> **Brief**
Rewrite the data from the line containing "What length of" through the end, replacing "camera" with "viewer" and leaving everything else unchanged.

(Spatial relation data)
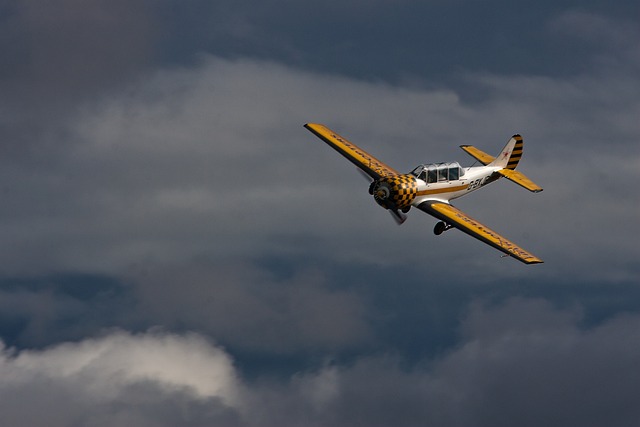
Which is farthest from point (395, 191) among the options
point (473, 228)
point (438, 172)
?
point (473, 228)

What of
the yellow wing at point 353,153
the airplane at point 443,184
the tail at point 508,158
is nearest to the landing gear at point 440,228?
the airplane at point 443,184

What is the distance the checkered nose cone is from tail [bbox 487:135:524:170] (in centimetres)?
1048

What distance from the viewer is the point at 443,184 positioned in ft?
243

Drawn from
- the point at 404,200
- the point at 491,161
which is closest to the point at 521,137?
the point at 491,161

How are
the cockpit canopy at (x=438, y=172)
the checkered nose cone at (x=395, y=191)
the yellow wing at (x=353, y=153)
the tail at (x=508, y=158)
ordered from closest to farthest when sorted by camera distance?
the checkered nose cone at (x=395, y=191)
the cockpit canopy at (x=438, y=172)
the yellow wing at (x=353, y=153)
the tail at (x=508, y=158)

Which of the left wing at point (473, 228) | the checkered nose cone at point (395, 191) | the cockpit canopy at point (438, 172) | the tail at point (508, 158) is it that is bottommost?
the left wing at point (473, 228)

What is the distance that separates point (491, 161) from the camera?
8006 cm

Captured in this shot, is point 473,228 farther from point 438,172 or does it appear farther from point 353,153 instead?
point 353,153

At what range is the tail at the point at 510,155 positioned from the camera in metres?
79.5

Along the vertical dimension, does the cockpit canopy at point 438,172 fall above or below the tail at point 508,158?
below

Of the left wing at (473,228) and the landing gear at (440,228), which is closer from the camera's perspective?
the left wing at (473,228)

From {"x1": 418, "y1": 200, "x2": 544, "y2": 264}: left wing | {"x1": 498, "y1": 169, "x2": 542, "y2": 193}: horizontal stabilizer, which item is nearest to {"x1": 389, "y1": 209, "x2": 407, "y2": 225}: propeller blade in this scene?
{"x1": 418, "y1": 200, "x2": 544, "y2": 264}: left wing

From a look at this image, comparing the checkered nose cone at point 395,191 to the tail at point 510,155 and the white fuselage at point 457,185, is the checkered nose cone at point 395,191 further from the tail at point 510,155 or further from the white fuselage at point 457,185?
the tail at point 510,155

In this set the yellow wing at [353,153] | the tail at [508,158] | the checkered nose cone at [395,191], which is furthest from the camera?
the tail at [508,158]
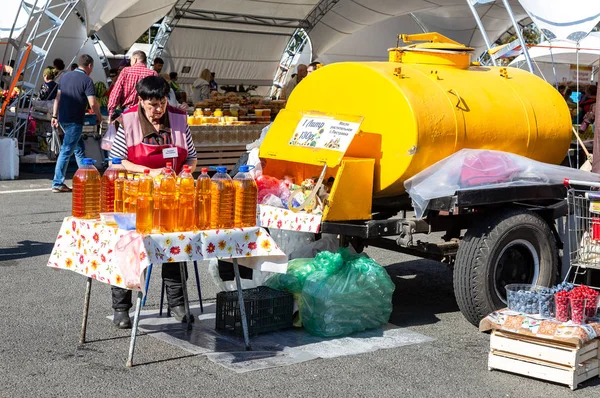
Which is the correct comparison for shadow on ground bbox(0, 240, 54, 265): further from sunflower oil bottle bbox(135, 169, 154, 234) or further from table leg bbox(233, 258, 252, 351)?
sunflower oil bottle bbox(135, 169, 154, 234)

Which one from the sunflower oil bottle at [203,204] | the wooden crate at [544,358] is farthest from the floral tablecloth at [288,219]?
the wooden crate at [544,358]

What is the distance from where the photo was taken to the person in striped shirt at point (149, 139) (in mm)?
5844

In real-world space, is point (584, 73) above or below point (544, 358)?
above

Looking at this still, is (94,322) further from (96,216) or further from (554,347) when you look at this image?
(554,347)

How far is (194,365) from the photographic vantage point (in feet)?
17.2

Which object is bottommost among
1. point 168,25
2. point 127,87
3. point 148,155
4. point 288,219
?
point 288,219

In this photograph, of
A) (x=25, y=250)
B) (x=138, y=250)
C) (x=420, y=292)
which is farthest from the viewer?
(x=25, y=250)

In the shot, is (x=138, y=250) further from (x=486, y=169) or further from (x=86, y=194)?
(x=486, y=169)

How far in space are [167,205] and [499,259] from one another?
2473 mm

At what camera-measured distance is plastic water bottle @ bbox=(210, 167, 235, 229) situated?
527 centimetres

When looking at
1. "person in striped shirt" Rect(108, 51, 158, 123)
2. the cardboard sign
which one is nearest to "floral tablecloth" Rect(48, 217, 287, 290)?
"person in striped shirt" Rect(108, 51, 158, 123)

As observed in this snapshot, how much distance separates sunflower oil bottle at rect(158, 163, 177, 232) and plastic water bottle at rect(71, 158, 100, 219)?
1.89 ft

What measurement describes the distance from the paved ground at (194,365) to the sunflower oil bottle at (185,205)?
843 mm

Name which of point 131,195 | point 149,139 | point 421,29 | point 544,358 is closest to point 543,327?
point 544,358
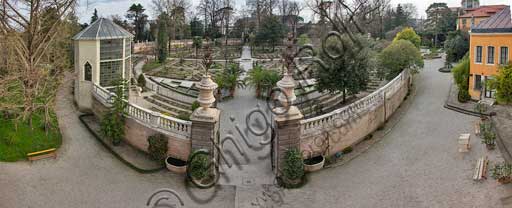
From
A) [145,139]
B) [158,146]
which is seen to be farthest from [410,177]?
[145,139]

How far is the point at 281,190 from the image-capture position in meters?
12.4

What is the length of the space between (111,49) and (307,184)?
11.3 m

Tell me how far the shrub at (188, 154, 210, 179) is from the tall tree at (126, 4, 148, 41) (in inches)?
1811

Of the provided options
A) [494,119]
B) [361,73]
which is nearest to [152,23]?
[361,73]

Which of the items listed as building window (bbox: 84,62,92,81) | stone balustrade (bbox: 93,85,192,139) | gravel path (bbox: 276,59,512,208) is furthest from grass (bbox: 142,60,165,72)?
gravel path (bbox: 276,59,512,208)

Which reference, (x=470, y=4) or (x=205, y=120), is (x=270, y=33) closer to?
(x=470, y=4)

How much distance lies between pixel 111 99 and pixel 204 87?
5.31 m

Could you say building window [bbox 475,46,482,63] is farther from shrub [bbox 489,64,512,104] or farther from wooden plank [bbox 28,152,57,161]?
wooden plank [bbox 28,152,57,161]

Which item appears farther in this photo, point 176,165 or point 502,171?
point 176,165

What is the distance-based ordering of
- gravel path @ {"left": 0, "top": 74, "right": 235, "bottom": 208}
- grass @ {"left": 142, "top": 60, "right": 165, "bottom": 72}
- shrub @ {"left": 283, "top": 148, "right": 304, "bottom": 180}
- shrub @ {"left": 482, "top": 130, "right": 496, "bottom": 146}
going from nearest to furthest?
gravel path @ {"left": 0, "top": 74, "right": 235, "bottom": 208}
shrub @ {"left": 283, "top": 148, "right": 304, "bottom": 180}
shrub @ {"left": 482, "top": 130, "right": 496, "bottom": 146}
grass @ {"left": 142, "top": 60, "right": 165, "bottom": 72}

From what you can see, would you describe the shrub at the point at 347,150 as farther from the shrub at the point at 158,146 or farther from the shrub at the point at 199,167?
the shrub at the point at 158,146

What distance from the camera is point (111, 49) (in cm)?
1934

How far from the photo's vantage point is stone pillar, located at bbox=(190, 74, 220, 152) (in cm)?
1259

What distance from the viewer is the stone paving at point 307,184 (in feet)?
37.8
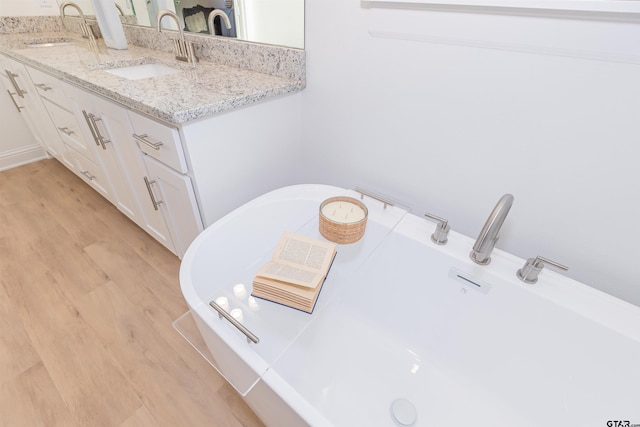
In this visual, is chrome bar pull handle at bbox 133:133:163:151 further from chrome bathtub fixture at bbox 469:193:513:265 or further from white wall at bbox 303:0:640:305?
chrome bathtub fixture at bbox 469:193:513:265

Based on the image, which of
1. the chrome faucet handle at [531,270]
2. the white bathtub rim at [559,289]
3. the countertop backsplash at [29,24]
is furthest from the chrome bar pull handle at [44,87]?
the chrome faucet handle at [531,270]

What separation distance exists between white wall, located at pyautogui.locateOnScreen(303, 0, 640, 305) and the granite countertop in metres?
0.29

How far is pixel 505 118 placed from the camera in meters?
0.84

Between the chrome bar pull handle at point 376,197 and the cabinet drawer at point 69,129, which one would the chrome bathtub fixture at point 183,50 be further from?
the chrome bar pull handle at point 376,197

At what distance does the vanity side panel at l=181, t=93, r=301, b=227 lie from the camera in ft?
3.45

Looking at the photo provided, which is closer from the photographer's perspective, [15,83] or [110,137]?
[110,137]

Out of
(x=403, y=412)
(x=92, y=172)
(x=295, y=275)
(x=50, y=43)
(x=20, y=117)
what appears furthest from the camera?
(x=20, y=117)

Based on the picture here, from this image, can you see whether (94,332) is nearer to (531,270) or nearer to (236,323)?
(236,323)

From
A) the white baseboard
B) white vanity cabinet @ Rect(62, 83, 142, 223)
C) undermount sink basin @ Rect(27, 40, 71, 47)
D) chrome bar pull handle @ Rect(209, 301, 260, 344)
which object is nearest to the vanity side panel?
white vanity cabinet @ Rect(62, 83, 142, 223)

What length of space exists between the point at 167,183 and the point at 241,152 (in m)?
0.34

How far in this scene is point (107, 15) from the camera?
1686 mm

> **Result of this task**
What length of space exists between the point at 167,183 and the point at 241,152 (in m)?
0.34

How far in this scene is point (107, 15) from the viewer?
1686 mm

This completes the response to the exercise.